Meta has fixed a security vulnerability that allowed users of its AI chatbot to access private prompts and AI-generated responses of other users.
Sandeep Hodkasia, founder of security testing firm AppSecure, discovered the flaw and privately disclosed it to Meta on December 26, 2024. He received a $10,000 bug bounty reward for his responsible disclosure. Meta deployed the fix on January 24, 2025, and found no signs of malicious exploitation.
The bug stemmed from how Meta AI lets logged-in users edit their AI prompts to regenerate text and images. When a prompt is edited, the system assigns it a unique identifier. Hodkasia found he could manipulate this identifier to retrieve someone else’s prompt and AI response, as Meta’s servers did not properly verify user authorization. These prompt numbers were also easily guessable, raising concerns about automated scraping of user data.
Meta’s Response
Meta confirmed the bug was fixed in January and stated it found no evidence of abuse. The company rewarded Hodkasia for his responsible reporting.

TASKS FOR THIS EXERCISE —
a - In the article about the Meta AI bug, on what date did Meta deploy the fix?
b - Continue the article about the Meta AI bug from its final sentence.

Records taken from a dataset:
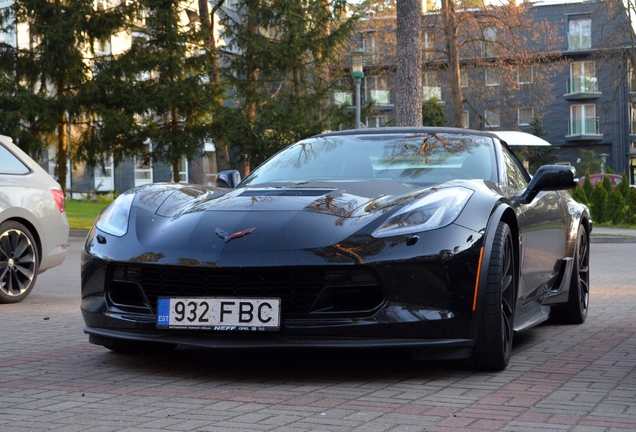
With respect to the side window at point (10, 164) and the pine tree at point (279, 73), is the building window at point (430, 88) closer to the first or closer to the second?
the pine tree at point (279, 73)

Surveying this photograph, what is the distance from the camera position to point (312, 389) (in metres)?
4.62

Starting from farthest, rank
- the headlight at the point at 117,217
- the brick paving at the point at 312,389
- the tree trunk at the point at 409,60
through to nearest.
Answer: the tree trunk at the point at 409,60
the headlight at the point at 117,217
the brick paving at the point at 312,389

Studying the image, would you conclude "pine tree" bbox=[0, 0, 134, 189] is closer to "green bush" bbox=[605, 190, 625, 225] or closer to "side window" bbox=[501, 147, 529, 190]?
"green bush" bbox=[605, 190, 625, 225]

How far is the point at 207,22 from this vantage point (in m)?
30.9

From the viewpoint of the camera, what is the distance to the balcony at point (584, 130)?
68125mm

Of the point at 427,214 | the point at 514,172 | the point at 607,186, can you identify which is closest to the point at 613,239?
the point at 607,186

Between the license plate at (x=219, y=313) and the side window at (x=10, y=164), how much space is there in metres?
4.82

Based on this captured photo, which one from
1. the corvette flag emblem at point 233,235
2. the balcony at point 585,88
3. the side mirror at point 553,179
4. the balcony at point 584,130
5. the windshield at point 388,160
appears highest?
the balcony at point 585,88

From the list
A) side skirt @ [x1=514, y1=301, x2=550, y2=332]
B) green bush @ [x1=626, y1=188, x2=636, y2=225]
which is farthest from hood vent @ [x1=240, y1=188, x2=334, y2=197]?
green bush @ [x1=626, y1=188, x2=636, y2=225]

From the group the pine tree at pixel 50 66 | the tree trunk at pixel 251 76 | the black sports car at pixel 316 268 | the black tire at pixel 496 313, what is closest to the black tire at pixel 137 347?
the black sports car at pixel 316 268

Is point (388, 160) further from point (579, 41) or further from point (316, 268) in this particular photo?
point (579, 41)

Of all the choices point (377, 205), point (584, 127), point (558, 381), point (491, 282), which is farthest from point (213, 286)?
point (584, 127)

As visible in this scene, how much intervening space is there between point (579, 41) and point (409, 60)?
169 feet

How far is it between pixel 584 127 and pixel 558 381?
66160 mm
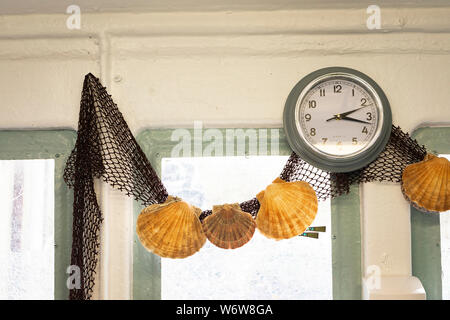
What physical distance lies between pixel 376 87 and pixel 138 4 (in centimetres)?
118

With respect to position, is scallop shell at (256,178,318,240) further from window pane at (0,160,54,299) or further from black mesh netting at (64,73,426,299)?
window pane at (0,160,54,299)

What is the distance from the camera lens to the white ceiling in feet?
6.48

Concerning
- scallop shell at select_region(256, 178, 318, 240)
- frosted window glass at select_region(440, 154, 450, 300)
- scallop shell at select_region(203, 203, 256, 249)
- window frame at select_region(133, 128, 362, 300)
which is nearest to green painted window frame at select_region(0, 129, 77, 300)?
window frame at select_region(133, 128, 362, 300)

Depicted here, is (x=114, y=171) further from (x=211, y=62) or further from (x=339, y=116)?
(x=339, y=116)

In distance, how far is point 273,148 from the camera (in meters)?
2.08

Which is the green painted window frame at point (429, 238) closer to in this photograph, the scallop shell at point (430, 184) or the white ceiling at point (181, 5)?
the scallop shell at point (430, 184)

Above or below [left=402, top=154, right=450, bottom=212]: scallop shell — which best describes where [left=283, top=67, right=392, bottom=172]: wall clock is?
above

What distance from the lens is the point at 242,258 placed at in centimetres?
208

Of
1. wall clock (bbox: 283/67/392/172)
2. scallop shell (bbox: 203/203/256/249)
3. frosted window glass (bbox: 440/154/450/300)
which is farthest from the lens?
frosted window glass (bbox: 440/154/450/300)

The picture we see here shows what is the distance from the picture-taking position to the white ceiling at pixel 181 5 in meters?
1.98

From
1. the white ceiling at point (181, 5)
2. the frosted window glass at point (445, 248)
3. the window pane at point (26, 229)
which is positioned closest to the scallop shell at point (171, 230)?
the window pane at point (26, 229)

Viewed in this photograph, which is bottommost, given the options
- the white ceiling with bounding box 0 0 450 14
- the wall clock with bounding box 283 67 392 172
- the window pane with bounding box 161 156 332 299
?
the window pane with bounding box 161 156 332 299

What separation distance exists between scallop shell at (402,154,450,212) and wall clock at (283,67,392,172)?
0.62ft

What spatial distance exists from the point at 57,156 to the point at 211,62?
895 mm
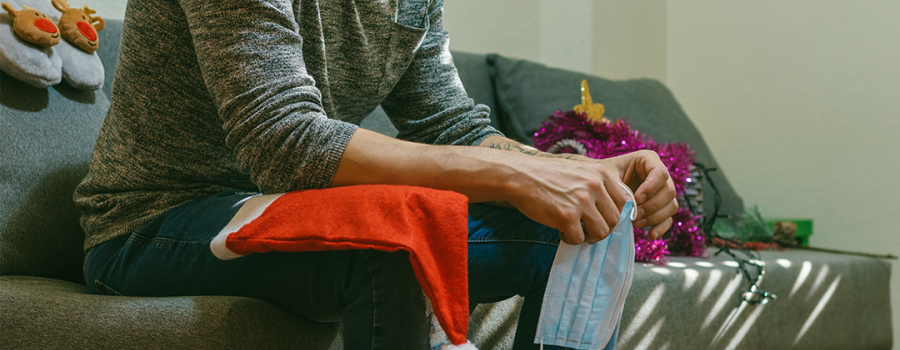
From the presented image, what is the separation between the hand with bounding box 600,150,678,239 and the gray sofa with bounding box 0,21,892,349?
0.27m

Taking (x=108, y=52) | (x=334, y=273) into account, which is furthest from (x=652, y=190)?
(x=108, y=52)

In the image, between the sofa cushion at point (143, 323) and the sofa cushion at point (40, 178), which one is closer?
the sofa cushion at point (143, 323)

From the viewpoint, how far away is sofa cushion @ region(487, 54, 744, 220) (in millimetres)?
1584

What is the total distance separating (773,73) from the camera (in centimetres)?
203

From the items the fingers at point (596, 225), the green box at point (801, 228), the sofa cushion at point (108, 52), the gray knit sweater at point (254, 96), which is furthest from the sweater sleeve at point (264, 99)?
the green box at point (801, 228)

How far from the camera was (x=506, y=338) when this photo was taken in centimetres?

ANSWERS TO THE PROBLEMS —
a - January 24, 2025.

b -
This incident highlights the ongoing privacy and security risks tech companies face while rapidly developing and launching AI products. Meta AI’s standalone chatbot app, which debuted earlier this year to compete with other AI assistants, previously had issues where users unintentionally shared private conversations publicly.
What The Author Thinks
AI development moves fast, but security can’t be an afterthought. Incidents like this show how critical it is for companies to rigorously test AI systems for privacy leaks before launch. User trust depends on protecting sensitive data, especially when AI conversations may contain personal or confidential information.